Article short contents


Slovenska pediatrija 2018; 25: 284-298


Review article

UP-TO-DATE MANAGEMENT OF CHILDREN WITH ACUTE BRONCHIOLITIS

M. Praprotnik
Služba za pljučne bolezni, Pediatrična klinika, Univerzitetni klinični center Ljubljana, Ljubljana, Slovenija

A. Kotnik Pirš
Služba za pulmologijo, Pediatrična klinika, Univerzitetni klinični center Ljubljana, Ljubljana, Slovenija; Katedra za pediatrijo, Medicinska fakulteta, Univerza v Ljubljani, Ljubljana, Slovenija

A. Zver
Služba za pljučne bolezni, Pediatrična klinika, Univerzitetni klinični center, Ljubljana, Slovenija

M. Aldeco
Služba za pljučne bolezni, Pediatrična klinika, Univerzitetni klinični center Ljubljana, Ljubljana, Slovenija

D. Lepej
Služba za pljučne bolezni, Pediatrična klinika, Univerzitetni klinični center Ljubljana, Ljubljana, Slovenija

T. Mrvič
Klinika za infekcijske bolezni in vročinska stanja, Univerzitetni klinični center, Ljubljana, Slovenija

U. Krivec
Služba za pljučne bolezni, Pediatrična klinika, Univerzitetni klinični center Ljubljana, Ljubljana, Slovenija

Abstract

Acute bronchiolitis is the most common cause of hospital admission in children before the second year of age. The diagnosis of bronchiolitis should be made clinically on the basis of the history and physical examination. Based on available evidence, routine laboratory and radiological investigations are generally not recommended for bronchiolitis, except in cases where the diagnosis is uncertain or there are complications. Routine virological testing is generally not recommended in bronchiolitis, as test results will not alter the clinical management. Recently, the high rate of coinfection with multiple viruses has called cohorting into question. It is important to recognise and actively look for risk factors, which can contribute to a more severe course, such as age under 12 weeks, chronic heart and lung diseases, prematurity and some genetic and congenital factors. The indications for hospital admission include saturation ≤92% in room air as oxygen saturation can decrease in the hours after admission, and significantly increased work of breathing and dehydration. Discharge should be planned, if other clinical signs and symptoms are improving as well, at a saturation ≥ 90% in room air for at least 8 hours, including during sleep. In this period, continued improvement can be expected as any hypoxaemia is likely to be mild and of short duration. Treatment is supportive, including hydration and supplemental oxygen, if required.

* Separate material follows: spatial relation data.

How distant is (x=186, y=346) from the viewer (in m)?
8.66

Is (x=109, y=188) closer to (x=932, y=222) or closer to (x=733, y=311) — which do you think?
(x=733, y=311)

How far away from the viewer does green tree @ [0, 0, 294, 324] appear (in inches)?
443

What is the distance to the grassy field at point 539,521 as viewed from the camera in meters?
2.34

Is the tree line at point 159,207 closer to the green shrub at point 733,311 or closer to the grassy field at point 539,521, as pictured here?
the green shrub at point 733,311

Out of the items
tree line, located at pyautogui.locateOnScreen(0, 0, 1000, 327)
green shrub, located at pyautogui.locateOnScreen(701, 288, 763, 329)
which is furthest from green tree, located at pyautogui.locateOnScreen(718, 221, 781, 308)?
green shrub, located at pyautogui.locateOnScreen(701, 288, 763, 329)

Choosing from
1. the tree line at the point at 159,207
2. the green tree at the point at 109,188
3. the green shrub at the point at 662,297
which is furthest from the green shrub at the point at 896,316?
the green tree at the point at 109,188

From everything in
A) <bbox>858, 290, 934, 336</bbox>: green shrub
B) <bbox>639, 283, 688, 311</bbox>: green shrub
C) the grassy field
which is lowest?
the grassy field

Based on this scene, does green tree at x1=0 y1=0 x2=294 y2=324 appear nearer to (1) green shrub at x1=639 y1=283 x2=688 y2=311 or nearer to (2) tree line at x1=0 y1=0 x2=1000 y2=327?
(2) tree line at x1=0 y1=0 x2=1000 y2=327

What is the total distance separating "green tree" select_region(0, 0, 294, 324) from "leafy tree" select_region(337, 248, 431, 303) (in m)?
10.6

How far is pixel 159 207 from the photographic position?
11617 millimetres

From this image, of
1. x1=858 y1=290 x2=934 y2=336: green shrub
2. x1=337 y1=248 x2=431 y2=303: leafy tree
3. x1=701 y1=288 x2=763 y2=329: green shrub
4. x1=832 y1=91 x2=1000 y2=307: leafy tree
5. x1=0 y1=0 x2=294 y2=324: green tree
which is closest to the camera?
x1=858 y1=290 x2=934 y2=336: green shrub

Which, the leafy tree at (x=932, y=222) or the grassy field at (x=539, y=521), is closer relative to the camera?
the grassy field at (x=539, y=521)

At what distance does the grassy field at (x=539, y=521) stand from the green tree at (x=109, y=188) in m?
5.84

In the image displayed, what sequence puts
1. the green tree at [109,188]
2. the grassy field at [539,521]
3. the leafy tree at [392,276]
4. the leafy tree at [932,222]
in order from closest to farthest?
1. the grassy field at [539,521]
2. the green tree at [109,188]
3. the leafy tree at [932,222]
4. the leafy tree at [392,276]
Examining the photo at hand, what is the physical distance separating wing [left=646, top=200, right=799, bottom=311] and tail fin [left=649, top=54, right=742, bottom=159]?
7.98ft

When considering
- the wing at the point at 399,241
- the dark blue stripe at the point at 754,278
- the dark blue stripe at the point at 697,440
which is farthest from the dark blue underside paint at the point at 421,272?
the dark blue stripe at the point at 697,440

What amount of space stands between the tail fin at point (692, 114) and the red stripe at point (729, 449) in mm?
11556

The administration of bronchodilators, glucocorticoids and antibiotics (the risk of secondary bacterial infection is very low and there is the potential harm of antibiotic use from adverse reactions and increased antibiotic resistance) and respiratory physiotherapy is not recommended as they do not improve the course. In children older than 1 year, the bronchodilator test can be performed and inhalation continued only if it is positive. Data regarding the administration of nebulized hypertonic (3%) saline are contradictory. This treatment may be considered for inpatients with bronchiolitis, probably in combination with bronchodilators, but it should not be administered in the emergency department. Non-invasive respiratory support with high-flow nasal cannulas is being used more frequently on hospital wards, while respiratory support with continuous positive airway pressure, due to its specific requirements, such as specific equipment, trained teams and continuous monitoring and supervision, should be provided only in PICU.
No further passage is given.